The Special Bench of the Income-Tax Appellate Tribunal (ITAT) held that the interest expense considered in tax computation based on Delhi High Court’s direction is not allowable as expenditure while computing business income, as the same is not a legally enforceable liability incurred. This was held in the case of National Agricultural Co-operating Marketing Federation of India Ltd vs JCIT. The tribunal held that where an order directing payment of damages and interest is challenged before appellate forum, no expenditure on account of interest arises till the appeal is disposed off.

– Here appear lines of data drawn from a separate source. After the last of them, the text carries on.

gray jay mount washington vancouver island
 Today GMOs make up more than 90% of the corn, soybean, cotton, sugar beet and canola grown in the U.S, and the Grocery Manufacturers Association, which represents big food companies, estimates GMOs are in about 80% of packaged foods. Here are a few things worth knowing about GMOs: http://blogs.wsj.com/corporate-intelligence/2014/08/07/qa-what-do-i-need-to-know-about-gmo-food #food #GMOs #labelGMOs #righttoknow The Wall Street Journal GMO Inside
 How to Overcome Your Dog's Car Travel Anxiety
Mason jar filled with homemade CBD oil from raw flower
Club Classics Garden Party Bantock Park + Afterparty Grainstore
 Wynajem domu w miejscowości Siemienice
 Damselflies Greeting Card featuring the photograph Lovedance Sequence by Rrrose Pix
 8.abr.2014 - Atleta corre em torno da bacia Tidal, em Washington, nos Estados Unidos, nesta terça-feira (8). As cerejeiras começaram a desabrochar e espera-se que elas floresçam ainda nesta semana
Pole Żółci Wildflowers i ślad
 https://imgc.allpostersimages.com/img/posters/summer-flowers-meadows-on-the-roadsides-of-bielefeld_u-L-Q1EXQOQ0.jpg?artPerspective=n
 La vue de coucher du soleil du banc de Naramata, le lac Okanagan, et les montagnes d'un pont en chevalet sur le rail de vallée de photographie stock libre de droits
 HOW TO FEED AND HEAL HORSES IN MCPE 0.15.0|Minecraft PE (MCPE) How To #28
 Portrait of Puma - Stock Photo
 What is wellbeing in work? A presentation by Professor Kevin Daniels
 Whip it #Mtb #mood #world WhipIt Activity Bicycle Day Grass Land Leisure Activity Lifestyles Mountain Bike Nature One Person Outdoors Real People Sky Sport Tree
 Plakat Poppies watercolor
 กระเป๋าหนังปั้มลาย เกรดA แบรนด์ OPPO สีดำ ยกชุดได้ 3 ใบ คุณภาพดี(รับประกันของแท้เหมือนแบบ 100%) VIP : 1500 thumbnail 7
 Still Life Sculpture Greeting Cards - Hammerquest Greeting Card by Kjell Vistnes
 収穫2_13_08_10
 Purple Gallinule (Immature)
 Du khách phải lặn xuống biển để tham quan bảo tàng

The taxpayer had breached certain terms of a contract entered into by it with a non-resident. In an arbitration proceeding initiated by the parties, the arbitrator awarded certain costs to be payable by the taxpayer. In the proceeding for enforcement of the award, a single judge of the Delhi High Court directed the taxpayer to pay, in addition to damages, 18% interest from the date of arbitration till realisation date. On appeal by the taxpayer, a division bench of the Delhi High Court stayed the order of the single judge. While a special leave petition against the division bench order was pending before the Supreme Court, the taxpayer claimed deduction for interest cost awarded by the single judge, though the expense was not recorded in the books of accounts of the taxpayer. The tax officer denied the claim on the grounds that the interest liability was only a contingent liability and had not accrued to it in the books of accounts.
The tribunal observed the following while concluding that 18% interest cannot be allowed as expenditure until the same is crystallised.
* Contractual liability is not incurred on mere demand-raising by a claimant, but only when such a claim is either acknowledged or in case of non-acceptance, that a final obligation to pay is fastened coupled with the claimant acquiring legal right to receive such amount.
* Except for the taxpayer accepting a contractual claim, his liability to pay does not arise till the legal obligation to pay is fixed on him. Deduction for such a claim can be allowed only on acceptance of claim by the taxpayer or when a competent court passes an order against the taxpayer.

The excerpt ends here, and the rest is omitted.